Friday, March 23, 2012

Book Review: The Wednesday Soul by Sorabh Pant

The Wednesday Soul by Sorabh Pant is a bit better than most of the "mass-market" publishing that is  so much in vogue currently in India. The book ostensibly is a funny and sarcastic look at life after death or as the tag line puts it "the afterlife, with sunglasses."

The Wednesday Soul tells us about the afterlife of Nyra Dubey. Nyra Dubey is an urban vigilante who roams around Delhi in the night avenging any crimes against women. Nyra is overweight, has a slight chip on her shoulder about it but is spunky enough to not really care a damn. She meets the love of her life, Chitr Gupta, who is apparently invulnerable to any physical harm. Just when she is fantasizing about life with Chitr Gupta, Nyra is bumped off by Kutsa, the villain of the story. Nyra is not amused to be separated from Chitr and wishes to be with him. So soon Chitr and Kutsa clash and end up in afterlife. And from here on the story moves largely in two parallel lanes - the afterlife and the mortal "real" world - with the events in one impacting the other.

It is also from this point that the book loses its plot. Sorabh Pant is a stand-up comic of some reputation. The book is written and "delivered" in a similar style. There are a few parts of the book that, when take alone, are really funny. There are elements that have been weaved in purely for their potential for humor and which do not have any bearing on the story. So you have a Lenin who spews Russian Comedy to people standing in the afterlife's many queues, there's Agatha Christie who functions as a sort of a psychic detective and some extremely bad puns. There is also a half-hearted attempt to "play" with mythology and mythological characters. And there is an attempt to mix this all with current lifestyles and concepts. So Nyra is a "Wednesday Soul" -- the mid day of the work week that is so frustrating that it makes people suicidal. Wednesday Souls are thus people whose subconscious drives them to harm themselves by either putting themselves in the path of danger (like Nyra) or by something like binge eating or overworking - malaises of the current urban lifestyles. Sundays are sacred for such folks. Chitr is a Sunday Soul.
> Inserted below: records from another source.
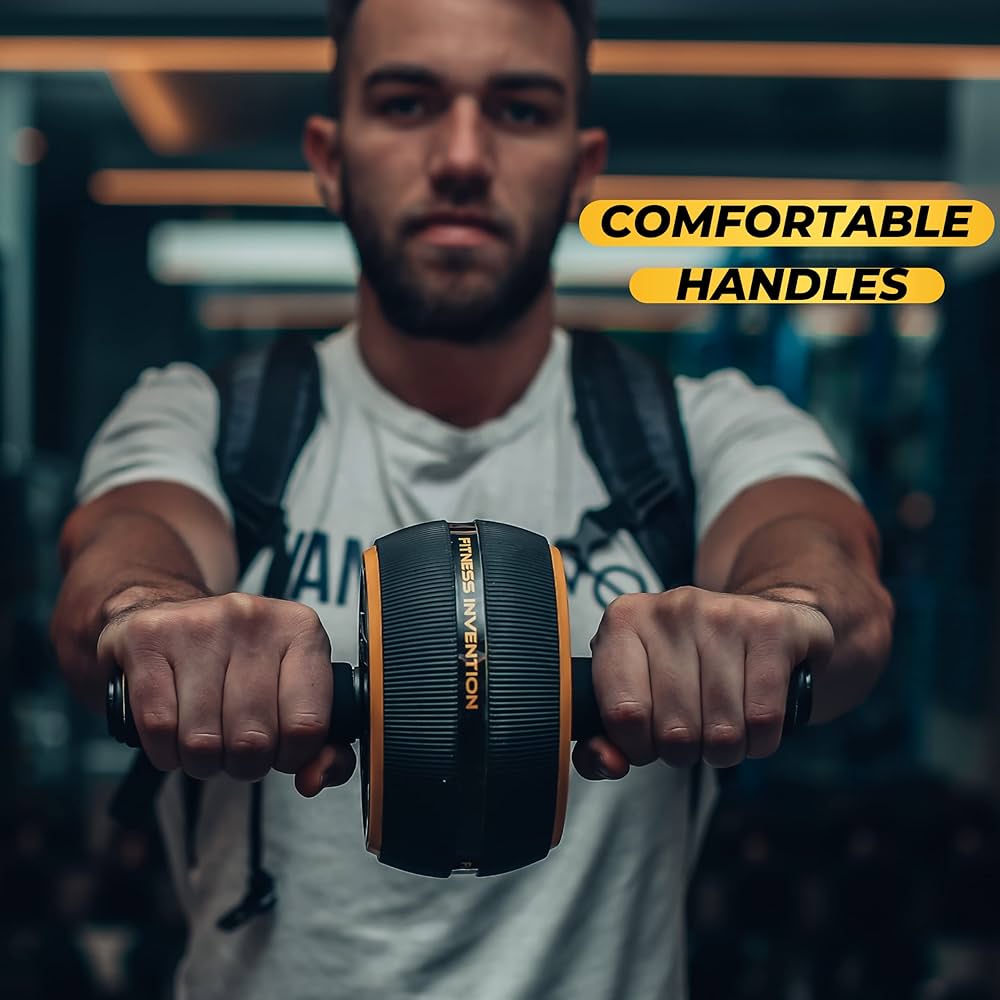 Ab Roller Wheel – Ab Wheel Roller & Knee Mat – Rueda Para Abdominales – Abdominal Wheel – Abs Roller for Men & Women – Home Gym Equipment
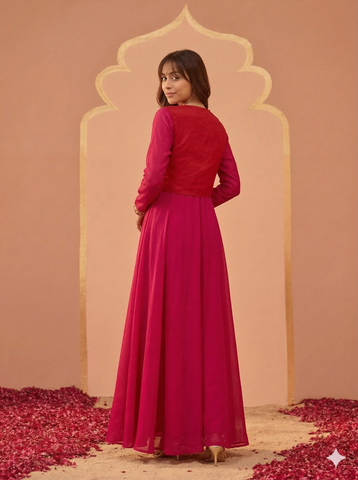 Rani Pink Mughal Koti Gown with Embroidered Jacket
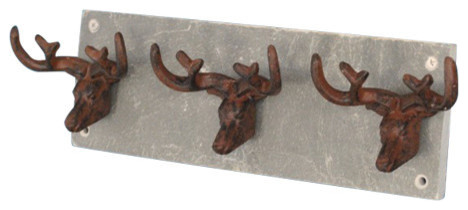 Fallen Fruits Cast Iron and Slate Stags Head With Antler Hooks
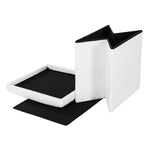 Artiss Ottoman Storage Foot Stool Square Teddy Fabric Pink - Furniture > Living Room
The book thus tries to mix in anything and everything in an attempt to elicit a joke or a laugh out of it. While that may be a good strategy for a stand-up comedy act, this free-wheeling does no wonders to a novel's story line. The Wednesday Soul's story, plot and narration are largely incoherent. The story is also full of inconsistencies (For example, Agatha Christie first communicates with Harithi in English and later only in Sanskrit) including some really crucial ones like the “Thinkers” viewing and knowing what is happening in the world, but being unable to locate the Third missing Sunday Soul. Such inconsistencies amplify the holes and shortcomings in the story's "plot" and  narration. The book is halos littered with significant editing and publishing errors. The book rarely engages the reader as it tries to entertain. The result is a book like an average comedy act. The audience will laugh and applaud once in a while, but the act as a whole falls flat and has got nothing that is memorable.